LAKE HALLSTATT, AUSTRIA

APRIL 1939

Luzi spent the night in the sliver of room behind the wall, sleeping in fitful stages. Twice she turned on the battery-powered lamp to check the time, but she never opened the panel to check on Annika or see who had come to the door.

By morning, her skin was slathered with sweat. The hiding space was warm, her body radiating heat, but more than that, it was the walls. In the darkness, they felt as if they were inching toward her. Black jaws ready to bite.

The third time she turned on the lamp, the clock read nine.

Baby pressed down against her bladder, and she would need to either leave this hiding place soon or maneuver her body over the chamber pot in this sticky, cramped space.

Leaning against the pillow, her mind wandered, back nearly a year ago when she’d been playing her violin at the Rathaus, entertaining the elite of Austria, dancing with Max around the polished floor. And now, in such a short time, everything had changed. At one time, she’d prided herself on being Luzia Weiss, daughter of the esteemed Dr. and Frau Weiss, but the Nazis had stripped the honor from that name. There was no honor or dignity left for her.

Baby kicked again, and if she didn’t move quickly, she’d leave more than sweat on the floor.

She pulled on the panel, cracking it open. Then she heard pounding in the room. The angry voices of men.

Her heart hammering, Luzi sealed up the space in the wall again, praying they hadn’t seen her. Her body began to tremble, and she curled up like a caterpillar, wishing again that she had wings. In the darkness, she could see the faces of these men, their brown shirts and badges, the black web etched of their arms. Every one of them looked like Ernst in her mind, wanting to hurt her and now her baby.

She heard them draw closer to her space, the echo of their pounding.

Tears fell onto her belly as she awaited her fate, praying for God’s mercy. When they found her, she wanted to go in strength as her father had, without fear marking her face.

Minutes passed—an eternity—and then just as quickly as it had started, the pounding stopped.

Luzi pressed her ear against the wood, straining to hear—she must hear—but the sound eluded her.

One and two and three and . . .

Triple time.

Not the pounding in the room outside, but the beats of her heart. The aching in her emptied soul. The music still escaped her but the measures remained, the steady pace keeping her mind from finding relief in madness.

Another hour passed counting the beats, her bladder long since emptied on the wooden floor.

Sleeping relieved her temporarily from her fear. Then she awakened to more pounding. At first she thought it was the measures beating again in her head, but someone was knocking on the panel. Steady taps.

She pressed her ear to the wood, listened for the voices of men.

Someone knocked again, five times in a row.

The signal for her to slip safely back outside.

Still she didn’t unlock the panel. She was safe in this locked shell, or at least as safe as she could be inside a wall. What if the men were trying to trick her? They could be waiting for her on the other side.
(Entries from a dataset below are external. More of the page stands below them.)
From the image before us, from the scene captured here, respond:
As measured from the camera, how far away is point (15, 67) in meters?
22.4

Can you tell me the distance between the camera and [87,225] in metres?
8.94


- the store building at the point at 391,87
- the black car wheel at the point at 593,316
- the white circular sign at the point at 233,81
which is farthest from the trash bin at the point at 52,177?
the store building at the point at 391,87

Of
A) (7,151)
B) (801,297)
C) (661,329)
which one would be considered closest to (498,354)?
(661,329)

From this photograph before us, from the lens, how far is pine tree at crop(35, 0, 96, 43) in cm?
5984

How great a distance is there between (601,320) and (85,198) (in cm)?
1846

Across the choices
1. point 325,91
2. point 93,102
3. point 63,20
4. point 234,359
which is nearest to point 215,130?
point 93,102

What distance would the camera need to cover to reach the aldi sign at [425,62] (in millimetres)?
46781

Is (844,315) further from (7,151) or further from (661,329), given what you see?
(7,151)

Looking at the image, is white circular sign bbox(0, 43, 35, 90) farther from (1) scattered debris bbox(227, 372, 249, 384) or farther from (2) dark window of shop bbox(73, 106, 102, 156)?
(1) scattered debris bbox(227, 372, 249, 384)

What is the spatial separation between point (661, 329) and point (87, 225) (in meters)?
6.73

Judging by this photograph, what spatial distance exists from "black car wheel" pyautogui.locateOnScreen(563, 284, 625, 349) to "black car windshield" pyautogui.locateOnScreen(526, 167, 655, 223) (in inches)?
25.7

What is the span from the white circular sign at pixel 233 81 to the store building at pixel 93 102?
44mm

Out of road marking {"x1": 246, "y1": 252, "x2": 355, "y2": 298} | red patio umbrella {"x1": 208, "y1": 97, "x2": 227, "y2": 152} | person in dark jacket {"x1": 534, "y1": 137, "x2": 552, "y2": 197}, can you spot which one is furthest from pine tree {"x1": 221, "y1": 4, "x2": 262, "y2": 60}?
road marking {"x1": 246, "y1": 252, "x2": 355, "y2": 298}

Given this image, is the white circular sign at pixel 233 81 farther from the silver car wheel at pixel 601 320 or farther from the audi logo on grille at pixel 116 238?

Five taps again, slow and deliberate. And then she heard someone call her name.

Luzi tentatively slid back the bolt that held the panel in place, peeking through the crack until she saw Hermann. Relief surged through his eyes, but there was no smile on his face. She crawled out quickly, embarrassed at the stench.

She pushed her wet hair back, and he helped her stand. Her legs wobbled from the cramping in her muscles, but she was no longer focused on herself. The library around her—books scattered across the floor, lamps lying on their sides, one of the windows broken. It looked like her apartment in Vienna, the night they took her father away.

Her eyes wide, she turned to Hermann. “What happened?”

“The Gestapo came.”

“They were looking for me,” she whispered.

He nodded slowly.

“But they didn’t find my hiding place.” She stepped forward. “Annika?”

When no one answered, she called Annika’s name again.

“Luzi—”

She pushed around Hermann and ran into the foyer, panic rising inside her chest. “Annika!”

Hermann followed her, but he didn’t yell for Annika. Instead he collapsed on the front staircase, his head buried deep in the grave of his hands. The entire weight of the Alps seemed to press down on his shoulders, and she feared knowing the reason. She didn’t think she could bear to lose someone else. “Where’s Annika?” she demanded.

“The Gestapo. They took her away.”

Luzi felt as if she might collapse on the floor. “Why would they take her?”

“She claimed to be you.”

His words washed over her, slowly at first. Then they nailed themselves to her heart, one at a time.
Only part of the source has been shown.